そして奥の方には、さっき102号室でグルグル巻きにされていたのと同じ、黒いビニールで覆われた『四角』が大量に積みあげられているが……間違いなく、あれは鏡!
………………
ひぃぃぃぃぃぃぃぃっ!
そんな乱雑に……このバチ当たり‼︎
それにこんだけある洗面台って……全部、アレがアレするとアレしちゃうヤツっすよね⁇
ひやぁっと、血液が全身を巡るたびに細胞が片っ端から凍りついていくような感覚に陥る。
え?
それよりさっき、社長なんて言った? リサイクル⁉︎
……い、意味が分からない。
「いいかハル。商売っていうのは、需要があるから成り立つんだ。
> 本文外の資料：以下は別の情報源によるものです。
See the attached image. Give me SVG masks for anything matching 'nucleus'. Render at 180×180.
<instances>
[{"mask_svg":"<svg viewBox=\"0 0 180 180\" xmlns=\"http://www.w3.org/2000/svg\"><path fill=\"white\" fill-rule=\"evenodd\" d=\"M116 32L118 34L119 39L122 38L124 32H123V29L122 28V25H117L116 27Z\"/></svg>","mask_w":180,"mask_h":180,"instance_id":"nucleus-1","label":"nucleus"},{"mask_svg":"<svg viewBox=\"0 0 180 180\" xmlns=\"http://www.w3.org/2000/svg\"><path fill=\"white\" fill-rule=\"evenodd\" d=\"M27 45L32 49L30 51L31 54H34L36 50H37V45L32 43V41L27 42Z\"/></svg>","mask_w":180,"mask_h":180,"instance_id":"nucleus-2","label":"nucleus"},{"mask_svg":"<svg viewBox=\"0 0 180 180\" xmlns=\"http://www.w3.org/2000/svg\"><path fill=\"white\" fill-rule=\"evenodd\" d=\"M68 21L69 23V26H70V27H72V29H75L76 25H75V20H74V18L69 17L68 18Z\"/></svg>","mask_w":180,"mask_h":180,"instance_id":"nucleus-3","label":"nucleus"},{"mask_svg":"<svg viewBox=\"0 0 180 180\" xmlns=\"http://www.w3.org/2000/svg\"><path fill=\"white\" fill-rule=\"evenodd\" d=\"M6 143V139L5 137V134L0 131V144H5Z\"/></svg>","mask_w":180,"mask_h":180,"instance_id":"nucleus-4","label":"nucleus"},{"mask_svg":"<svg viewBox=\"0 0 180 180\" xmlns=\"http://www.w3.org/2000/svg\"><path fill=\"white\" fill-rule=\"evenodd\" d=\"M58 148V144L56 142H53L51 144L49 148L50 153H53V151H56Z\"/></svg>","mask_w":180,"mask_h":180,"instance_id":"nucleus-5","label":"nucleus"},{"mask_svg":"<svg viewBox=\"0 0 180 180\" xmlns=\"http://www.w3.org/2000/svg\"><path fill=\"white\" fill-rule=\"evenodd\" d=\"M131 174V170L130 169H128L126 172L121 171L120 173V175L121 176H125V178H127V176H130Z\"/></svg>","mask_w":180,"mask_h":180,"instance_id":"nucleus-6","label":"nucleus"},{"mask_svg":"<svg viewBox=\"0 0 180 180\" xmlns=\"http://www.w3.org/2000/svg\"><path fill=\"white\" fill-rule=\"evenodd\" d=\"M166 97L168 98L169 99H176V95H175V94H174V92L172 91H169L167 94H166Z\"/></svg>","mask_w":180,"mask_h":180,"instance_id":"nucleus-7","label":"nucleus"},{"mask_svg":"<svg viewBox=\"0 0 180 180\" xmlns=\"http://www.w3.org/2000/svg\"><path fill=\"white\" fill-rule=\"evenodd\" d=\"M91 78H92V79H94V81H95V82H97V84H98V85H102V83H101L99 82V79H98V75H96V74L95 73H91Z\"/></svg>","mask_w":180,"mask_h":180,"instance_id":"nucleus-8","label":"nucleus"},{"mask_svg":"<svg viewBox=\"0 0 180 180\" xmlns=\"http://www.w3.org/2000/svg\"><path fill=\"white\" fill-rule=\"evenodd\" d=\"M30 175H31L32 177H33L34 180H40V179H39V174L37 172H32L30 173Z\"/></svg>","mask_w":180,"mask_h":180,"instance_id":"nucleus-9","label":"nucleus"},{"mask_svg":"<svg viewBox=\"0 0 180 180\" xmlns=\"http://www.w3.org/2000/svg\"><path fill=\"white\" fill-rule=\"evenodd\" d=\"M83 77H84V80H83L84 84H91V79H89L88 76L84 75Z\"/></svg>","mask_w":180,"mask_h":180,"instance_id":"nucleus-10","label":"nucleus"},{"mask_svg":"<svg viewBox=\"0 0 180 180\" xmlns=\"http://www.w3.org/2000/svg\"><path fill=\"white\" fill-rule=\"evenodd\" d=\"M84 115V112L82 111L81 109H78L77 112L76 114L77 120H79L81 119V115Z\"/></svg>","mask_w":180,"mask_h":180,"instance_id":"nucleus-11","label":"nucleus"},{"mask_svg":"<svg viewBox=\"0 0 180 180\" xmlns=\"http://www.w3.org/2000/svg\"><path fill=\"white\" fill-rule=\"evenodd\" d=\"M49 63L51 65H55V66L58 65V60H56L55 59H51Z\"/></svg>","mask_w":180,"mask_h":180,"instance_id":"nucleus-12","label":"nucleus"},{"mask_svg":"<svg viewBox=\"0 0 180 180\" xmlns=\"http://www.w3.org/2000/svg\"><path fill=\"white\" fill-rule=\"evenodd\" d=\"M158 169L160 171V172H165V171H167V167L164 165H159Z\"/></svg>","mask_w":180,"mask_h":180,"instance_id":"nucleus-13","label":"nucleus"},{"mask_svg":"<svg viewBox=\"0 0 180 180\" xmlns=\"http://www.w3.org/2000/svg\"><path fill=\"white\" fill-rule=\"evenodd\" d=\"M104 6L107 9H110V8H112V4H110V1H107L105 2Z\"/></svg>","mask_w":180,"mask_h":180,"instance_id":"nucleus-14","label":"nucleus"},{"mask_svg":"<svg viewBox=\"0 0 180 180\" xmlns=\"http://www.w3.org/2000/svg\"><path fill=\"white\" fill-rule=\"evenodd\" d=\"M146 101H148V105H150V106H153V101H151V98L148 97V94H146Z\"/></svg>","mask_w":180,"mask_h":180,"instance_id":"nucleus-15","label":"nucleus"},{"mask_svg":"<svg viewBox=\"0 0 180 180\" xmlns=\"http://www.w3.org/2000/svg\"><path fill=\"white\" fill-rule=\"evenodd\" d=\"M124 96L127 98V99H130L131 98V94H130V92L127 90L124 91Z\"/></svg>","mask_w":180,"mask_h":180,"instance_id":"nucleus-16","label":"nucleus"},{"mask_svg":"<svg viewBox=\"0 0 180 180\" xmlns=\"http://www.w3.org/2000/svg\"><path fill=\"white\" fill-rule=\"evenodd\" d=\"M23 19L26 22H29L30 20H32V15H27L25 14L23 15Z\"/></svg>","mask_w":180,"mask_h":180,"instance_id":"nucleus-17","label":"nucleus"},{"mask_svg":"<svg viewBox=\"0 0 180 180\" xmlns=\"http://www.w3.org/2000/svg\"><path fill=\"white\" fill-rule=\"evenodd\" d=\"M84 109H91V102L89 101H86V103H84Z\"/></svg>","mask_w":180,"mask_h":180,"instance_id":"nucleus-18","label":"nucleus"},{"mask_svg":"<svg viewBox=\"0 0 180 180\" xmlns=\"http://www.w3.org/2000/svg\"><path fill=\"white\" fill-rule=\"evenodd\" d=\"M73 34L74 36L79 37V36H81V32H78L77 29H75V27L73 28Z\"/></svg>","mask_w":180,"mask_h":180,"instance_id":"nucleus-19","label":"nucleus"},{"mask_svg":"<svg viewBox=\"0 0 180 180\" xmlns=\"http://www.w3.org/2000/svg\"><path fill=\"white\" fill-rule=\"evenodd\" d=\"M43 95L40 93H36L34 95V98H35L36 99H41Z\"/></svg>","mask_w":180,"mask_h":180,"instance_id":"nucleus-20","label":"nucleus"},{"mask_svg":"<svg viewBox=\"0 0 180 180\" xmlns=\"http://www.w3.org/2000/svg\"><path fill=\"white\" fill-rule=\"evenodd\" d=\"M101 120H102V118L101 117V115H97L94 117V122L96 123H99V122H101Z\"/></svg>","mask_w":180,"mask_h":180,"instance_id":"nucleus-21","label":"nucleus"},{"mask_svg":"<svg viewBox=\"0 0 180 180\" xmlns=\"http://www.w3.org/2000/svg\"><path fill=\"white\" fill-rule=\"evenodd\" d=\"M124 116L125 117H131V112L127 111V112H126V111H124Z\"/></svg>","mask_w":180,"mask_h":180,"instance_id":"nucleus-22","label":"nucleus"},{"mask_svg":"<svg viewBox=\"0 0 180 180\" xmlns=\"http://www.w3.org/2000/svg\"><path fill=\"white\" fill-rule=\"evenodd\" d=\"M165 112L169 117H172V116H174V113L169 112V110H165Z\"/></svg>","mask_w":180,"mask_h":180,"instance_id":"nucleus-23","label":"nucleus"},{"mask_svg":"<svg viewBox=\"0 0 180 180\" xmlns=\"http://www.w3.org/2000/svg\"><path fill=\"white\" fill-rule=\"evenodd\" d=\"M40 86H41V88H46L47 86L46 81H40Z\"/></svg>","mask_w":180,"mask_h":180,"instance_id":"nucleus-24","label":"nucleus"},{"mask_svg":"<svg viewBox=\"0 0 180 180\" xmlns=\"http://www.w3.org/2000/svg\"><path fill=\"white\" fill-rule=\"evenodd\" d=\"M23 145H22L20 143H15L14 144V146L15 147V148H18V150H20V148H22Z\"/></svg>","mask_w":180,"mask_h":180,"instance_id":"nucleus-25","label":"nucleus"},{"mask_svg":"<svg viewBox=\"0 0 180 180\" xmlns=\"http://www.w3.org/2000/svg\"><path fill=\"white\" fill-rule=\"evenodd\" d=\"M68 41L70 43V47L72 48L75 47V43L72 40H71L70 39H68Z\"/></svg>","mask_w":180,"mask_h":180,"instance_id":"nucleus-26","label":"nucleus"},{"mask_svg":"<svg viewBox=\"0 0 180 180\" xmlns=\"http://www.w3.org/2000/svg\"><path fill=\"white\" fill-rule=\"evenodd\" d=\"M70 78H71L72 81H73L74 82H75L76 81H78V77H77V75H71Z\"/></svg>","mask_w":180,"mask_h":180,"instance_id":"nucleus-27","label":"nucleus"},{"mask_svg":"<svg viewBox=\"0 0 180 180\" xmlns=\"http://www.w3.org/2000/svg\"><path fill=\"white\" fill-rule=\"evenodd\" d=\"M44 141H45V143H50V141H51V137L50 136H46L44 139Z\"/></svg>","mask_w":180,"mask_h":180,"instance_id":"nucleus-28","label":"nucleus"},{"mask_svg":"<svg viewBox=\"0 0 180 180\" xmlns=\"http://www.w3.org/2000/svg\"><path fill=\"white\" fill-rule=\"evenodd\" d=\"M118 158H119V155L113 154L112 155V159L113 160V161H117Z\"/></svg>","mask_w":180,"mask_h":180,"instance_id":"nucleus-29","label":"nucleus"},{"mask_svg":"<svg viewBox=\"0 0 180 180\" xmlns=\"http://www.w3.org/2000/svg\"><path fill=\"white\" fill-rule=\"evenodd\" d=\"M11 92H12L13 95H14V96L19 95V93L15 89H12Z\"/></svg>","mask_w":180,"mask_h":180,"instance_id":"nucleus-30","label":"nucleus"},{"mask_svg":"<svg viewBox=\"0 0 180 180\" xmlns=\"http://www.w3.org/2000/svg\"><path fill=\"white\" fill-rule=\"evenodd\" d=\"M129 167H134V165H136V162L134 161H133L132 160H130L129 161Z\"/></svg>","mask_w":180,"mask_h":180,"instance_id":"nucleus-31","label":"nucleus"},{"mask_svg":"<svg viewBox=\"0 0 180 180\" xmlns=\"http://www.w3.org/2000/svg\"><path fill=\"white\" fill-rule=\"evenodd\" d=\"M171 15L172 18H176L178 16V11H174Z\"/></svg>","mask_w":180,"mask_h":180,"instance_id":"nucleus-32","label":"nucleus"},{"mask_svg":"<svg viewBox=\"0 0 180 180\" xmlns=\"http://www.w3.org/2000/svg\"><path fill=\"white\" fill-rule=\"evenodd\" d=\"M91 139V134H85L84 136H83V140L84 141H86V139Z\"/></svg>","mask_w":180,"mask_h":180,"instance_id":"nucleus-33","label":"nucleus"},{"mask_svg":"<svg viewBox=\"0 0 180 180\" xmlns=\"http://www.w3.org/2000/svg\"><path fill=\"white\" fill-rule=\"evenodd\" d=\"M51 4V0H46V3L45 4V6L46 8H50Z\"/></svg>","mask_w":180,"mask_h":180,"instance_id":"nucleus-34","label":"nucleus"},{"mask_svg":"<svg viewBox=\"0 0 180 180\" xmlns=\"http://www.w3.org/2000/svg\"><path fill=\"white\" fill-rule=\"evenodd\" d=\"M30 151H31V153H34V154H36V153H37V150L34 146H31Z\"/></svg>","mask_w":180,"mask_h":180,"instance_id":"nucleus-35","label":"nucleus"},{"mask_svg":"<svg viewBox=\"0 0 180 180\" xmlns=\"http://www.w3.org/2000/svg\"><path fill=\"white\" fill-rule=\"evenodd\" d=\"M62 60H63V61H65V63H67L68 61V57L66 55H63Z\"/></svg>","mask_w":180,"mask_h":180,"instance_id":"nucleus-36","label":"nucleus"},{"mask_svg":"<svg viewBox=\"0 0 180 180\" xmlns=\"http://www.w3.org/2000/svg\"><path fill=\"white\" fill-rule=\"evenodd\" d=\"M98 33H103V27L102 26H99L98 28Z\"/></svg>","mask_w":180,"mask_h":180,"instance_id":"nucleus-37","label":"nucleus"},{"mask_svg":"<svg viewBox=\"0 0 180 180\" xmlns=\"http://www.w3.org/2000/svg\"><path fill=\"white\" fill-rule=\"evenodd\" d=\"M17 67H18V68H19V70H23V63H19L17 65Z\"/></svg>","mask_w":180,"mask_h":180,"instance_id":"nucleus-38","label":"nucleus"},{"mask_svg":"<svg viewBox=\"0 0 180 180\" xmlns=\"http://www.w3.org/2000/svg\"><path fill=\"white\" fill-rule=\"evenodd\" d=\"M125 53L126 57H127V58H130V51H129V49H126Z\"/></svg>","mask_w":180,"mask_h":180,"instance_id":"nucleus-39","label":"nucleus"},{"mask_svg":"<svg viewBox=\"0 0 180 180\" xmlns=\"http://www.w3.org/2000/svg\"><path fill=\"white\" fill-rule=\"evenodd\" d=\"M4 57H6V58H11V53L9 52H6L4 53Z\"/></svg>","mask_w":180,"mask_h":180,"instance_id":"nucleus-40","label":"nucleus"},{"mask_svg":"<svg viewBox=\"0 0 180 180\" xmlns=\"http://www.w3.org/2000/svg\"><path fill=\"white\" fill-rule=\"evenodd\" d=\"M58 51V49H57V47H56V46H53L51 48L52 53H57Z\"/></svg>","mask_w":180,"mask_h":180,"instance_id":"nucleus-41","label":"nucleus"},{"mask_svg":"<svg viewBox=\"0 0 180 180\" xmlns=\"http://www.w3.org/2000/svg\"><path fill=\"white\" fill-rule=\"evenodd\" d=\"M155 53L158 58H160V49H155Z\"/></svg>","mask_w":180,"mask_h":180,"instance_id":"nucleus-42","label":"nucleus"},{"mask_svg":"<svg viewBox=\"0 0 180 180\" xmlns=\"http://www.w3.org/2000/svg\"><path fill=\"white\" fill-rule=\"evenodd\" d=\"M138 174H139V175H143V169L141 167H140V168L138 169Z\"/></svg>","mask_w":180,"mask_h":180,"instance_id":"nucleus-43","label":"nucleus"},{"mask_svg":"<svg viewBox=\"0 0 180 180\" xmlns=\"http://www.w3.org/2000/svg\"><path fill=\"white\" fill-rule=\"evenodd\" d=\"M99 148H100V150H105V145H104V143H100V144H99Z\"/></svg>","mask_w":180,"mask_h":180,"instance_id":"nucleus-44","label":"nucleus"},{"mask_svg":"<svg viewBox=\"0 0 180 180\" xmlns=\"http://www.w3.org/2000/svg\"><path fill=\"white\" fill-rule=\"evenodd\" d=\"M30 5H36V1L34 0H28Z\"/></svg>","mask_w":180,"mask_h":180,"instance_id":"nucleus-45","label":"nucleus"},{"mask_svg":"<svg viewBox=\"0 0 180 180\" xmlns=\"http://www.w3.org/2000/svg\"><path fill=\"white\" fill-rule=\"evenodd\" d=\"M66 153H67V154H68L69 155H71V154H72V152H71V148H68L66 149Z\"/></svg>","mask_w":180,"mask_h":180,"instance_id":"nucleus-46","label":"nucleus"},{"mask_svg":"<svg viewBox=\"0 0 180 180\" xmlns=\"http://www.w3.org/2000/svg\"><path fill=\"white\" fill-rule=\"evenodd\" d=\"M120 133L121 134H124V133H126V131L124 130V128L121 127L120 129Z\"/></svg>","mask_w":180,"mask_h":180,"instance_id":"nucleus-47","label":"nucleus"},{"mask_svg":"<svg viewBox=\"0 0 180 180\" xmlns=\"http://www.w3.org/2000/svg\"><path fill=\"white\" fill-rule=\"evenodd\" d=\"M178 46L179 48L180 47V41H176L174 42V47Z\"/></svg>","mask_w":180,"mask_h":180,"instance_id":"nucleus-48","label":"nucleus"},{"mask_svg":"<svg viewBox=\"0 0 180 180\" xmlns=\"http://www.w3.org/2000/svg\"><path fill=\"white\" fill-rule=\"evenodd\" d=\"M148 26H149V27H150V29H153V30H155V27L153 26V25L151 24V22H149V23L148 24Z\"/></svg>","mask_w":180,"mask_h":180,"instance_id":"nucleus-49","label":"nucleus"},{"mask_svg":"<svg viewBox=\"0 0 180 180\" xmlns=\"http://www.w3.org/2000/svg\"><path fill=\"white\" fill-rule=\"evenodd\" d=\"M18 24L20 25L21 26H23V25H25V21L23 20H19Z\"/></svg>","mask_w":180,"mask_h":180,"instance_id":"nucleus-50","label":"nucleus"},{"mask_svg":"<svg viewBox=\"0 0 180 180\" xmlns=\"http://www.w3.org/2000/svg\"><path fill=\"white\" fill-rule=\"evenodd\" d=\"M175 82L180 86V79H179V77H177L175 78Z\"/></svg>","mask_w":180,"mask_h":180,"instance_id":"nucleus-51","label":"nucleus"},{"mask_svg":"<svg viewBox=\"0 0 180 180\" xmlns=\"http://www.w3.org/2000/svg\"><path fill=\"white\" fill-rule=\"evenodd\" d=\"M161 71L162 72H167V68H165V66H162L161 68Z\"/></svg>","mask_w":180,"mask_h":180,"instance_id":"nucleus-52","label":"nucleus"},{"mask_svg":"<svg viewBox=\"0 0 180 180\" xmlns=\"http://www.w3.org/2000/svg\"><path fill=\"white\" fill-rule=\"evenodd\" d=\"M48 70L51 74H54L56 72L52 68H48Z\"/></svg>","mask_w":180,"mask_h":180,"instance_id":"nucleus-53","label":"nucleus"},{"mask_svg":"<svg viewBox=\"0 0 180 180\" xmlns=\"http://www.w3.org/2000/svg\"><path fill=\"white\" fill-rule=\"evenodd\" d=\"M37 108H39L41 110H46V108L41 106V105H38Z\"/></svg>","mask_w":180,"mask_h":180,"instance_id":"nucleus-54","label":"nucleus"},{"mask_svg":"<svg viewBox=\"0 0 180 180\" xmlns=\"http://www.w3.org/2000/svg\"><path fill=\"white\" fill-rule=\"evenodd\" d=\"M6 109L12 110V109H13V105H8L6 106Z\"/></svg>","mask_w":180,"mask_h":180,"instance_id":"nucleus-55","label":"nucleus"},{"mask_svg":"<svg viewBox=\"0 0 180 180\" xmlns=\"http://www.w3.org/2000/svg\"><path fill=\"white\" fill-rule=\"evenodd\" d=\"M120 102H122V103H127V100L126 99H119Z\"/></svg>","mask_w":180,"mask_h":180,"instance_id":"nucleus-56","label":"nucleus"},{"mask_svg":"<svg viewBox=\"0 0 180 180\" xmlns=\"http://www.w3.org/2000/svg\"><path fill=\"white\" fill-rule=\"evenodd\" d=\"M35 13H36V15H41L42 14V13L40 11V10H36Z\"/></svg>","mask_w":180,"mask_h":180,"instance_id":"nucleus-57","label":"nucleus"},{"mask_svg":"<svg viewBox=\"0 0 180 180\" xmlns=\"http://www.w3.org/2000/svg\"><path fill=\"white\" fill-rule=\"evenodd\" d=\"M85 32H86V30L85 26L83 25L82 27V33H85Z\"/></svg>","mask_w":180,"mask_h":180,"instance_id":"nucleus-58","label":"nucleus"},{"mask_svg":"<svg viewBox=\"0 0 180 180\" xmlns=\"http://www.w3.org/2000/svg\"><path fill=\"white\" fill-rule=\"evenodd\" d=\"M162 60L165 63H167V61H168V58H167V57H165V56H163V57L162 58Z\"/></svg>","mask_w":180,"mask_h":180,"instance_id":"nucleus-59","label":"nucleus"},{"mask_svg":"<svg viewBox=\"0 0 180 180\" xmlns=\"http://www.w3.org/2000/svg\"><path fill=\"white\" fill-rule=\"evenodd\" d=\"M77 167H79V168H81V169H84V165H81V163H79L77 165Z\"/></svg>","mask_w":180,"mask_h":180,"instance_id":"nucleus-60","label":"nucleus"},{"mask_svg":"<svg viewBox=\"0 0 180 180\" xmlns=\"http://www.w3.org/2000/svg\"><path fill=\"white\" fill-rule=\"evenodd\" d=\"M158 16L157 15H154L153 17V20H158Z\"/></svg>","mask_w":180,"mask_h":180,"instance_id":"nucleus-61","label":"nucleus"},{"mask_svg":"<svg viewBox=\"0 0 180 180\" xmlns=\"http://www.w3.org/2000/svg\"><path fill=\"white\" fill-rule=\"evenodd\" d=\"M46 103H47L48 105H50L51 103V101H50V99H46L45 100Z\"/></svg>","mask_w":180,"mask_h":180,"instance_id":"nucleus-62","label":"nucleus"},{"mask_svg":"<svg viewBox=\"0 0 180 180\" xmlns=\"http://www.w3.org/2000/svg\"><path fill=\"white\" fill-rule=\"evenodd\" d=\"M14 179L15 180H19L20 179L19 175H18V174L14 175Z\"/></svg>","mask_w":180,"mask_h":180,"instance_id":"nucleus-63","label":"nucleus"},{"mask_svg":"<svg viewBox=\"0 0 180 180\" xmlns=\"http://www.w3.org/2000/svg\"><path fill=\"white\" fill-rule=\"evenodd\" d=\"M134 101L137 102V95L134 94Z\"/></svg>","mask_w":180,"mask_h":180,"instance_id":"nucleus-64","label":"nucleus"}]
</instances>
あ、鏡を反射させちまいそうな光りもんはしまっておけよ?」
「しゃ、社長? ……ちょ、ちょっと!」
スタスタと中へ勝手に進む彼の後ろを慌ててついていく。
「ふ、不法侵入とかにはなりませんよね?」
「ははっ。大丈夫だって、気にすんな」
「っつうか、ここの従業員の方にまだ一人もお会いしていないんですけど⁇」
ブロロロロッ……ピーピーピーピーッ!
その時、トラックがバックする音が駐車場から聞こえてきた。
「お、帰ってきたか」
「?」
ガチャン! バタバタバタバタッ……
俺達の位置からでは見えないが、なにやら三人の男性の声が聞こえる。
「よし、降ろすぞ! いちにのさんっ!」
「うぃーーす!」
「このまま、あっちに運んでくれ」
「うぃーーす!」
ガラガラガラガラーーッ!
トラックから荷物を降ろしたのだろう、台車の車輪音が響く。
搬入作業を手際よくこなし終え、男性が入り口から倉庫内に向かって声を掛けてきた。
「遍社長ーー! 来てるんでしょーー?」
「⁉︎」
ガバッ!
この中だけじゃなく近隣住宅まで聞こえ渡りそうな大音量に思わず俺達は耳を塞いだ。
「おう! そんなでけえ声出さなくても聞こえてるぞ!」
「すんませーーん!」
「「ういーーす!」」
声の方向から俺達の位置を特定したのか、洗面台の後ろから三人がひょこっと顔を覗かせる。
「あ! お、お久しぶりです!」
「おや、君は綾瀬の時の……」
それが知っている顔だったことに驚いた。
「M's 引っ越し社のお兄さんズ……え? ここで何してるんです?」
「何って……引っ越し依頼が無い時は、ここの運搬作業も請け負っているんだよ!」
「えぇーーっ⁉︎」
帽子にリーダーバッジを付けたマッチョお兄さんが俺の質問に元気いっぱい答えてくれた。
「そうなんですね……ん?」
ふと、冷静になって俺らを取り囲むように並ぶ洗面台達を見回す。